THE NEW-BORN BABE.-Mrs. MORRIS.

Into our home one blessed day

A wee sweet babe had found its way,
While through the mist of tears and pain
Sunlight fell on our hearts again!
There it lay in its tender grace,—
The wee babe in its resting place.
The father's eye with pride and joy
Beamed as it rested on his boy!
He saw, as the years roll swift away,
And time had blanched his locks to gray,
A strong young figure guide his feet
On until life and death should meet,
And when his days on earth should close,
The loved one lay him to repose!
But what the voice within her ear,
The mother, in whose eye a tear
Glistens and falls upon the brow
Of the babe resting by her now?
She lifts her heart and simply says,
"O God!

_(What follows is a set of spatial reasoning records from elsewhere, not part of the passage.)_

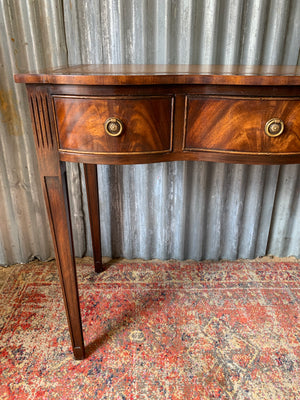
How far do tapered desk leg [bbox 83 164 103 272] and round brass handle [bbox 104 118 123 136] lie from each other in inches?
20.3

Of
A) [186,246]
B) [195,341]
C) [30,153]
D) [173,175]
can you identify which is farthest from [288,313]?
[30,153]

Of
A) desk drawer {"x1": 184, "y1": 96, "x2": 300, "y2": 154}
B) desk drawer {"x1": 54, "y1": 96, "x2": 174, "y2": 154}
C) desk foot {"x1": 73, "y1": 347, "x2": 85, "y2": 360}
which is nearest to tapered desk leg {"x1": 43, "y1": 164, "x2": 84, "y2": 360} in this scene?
desk foot {"x1": 73, "y1": 347, "x2": 85, "y2": 360}

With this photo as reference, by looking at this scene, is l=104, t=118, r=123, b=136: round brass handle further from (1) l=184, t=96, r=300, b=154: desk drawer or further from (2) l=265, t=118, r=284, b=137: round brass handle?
(2) l=265, t=118, r=284, b=137: round brass handle

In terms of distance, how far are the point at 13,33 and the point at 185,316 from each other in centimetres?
128

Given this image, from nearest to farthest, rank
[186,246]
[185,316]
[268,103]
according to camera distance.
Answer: [268,103] → [185,316] → [186,246]

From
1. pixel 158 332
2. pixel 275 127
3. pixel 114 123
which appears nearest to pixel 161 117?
pixel 114 123

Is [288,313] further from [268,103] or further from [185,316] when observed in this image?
[268,103]

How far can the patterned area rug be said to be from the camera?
0.92 m

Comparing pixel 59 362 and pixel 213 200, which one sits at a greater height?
pixel 213 200

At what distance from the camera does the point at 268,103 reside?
0.71m

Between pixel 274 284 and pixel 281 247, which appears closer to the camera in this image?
pixel 274 284

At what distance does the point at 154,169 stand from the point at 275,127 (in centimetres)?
71

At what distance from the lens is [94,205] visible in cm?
131

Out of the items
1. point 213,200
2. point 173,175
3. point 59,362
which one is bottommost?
point 59,362
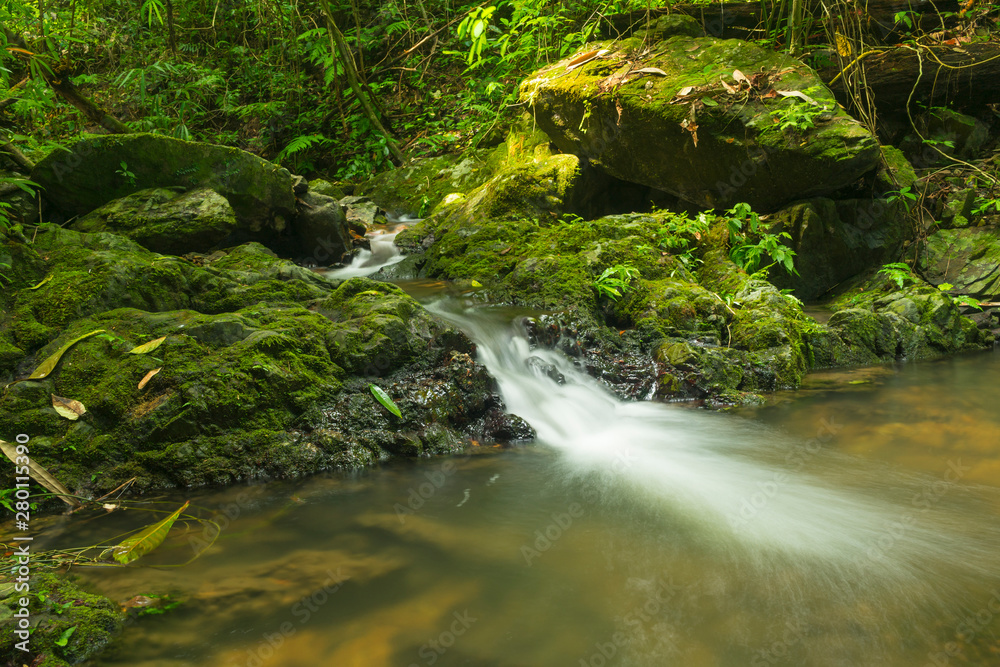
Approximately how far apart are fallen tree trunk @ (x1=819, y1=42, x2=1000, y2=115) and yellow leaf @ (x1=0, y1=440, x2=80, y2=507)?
8.88m

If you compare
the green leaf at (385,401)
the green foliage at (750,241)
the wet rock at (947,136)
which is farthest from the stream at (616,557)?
the wet rock at (947,136)

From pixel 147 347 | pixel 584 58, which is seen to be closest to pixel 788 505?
pixel 147 347

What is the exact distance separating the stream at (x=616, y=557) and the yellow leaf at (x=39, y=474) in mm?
323

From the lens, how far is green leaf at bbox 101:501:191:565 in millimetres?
2506

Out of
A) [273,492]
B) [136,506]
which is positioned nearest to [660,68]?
[273,492]

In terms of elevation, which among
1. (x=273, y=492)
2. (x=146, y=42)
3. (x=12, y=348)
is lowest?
(x=273, y=492)

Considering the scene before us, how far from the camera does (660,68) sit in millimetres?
7246

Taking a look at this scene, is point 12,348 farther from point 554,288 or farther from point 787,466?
point 787,466

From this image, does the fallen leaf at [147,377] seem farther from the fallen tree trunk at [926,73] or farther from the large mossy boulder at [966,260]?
the large mossy boulder at [966,260]

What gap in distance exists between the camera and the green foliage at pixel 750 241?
6.59m

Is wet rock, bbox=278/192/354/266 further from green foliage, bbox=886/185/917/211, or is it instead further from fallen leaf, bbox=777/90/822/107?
green foliage, bbox=886/185/917/211

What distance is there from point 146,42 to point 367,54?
14.7ft

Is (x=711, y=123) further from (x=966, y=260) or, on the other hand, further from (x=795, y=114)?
(x=966, y=260)

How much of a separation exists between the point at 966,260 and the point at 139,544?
29.0 ft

I thank thee, give thee praise!"
She hears a voice within her ear
That breathes this lesson, low, but clear:
"Mother, to thee this day is given
A soul to keep and fit for heaven.
Oh, watch and lead the little feet
Through the day's toil and pain and heat,
Lest from the path they go astray,
And wander from God's fold away!
And guide the hands that they may know
No other will than His below.

And train the heart so pure, so mild,

Into the likeness of the child

Who came into a world of sin

And gave his life our souls to win!

Heed well the charge! nor hope to plead

Thou couldst not know, thou didst not heed!"

The mother bowed her head in thought,
And then for guidance meekly sought.
Then from her lips arose this prayer:
"Do Thou, O Lord, my soul prepare
To do Thy will, and yield to Thee
This child, at last, all stainlessly!"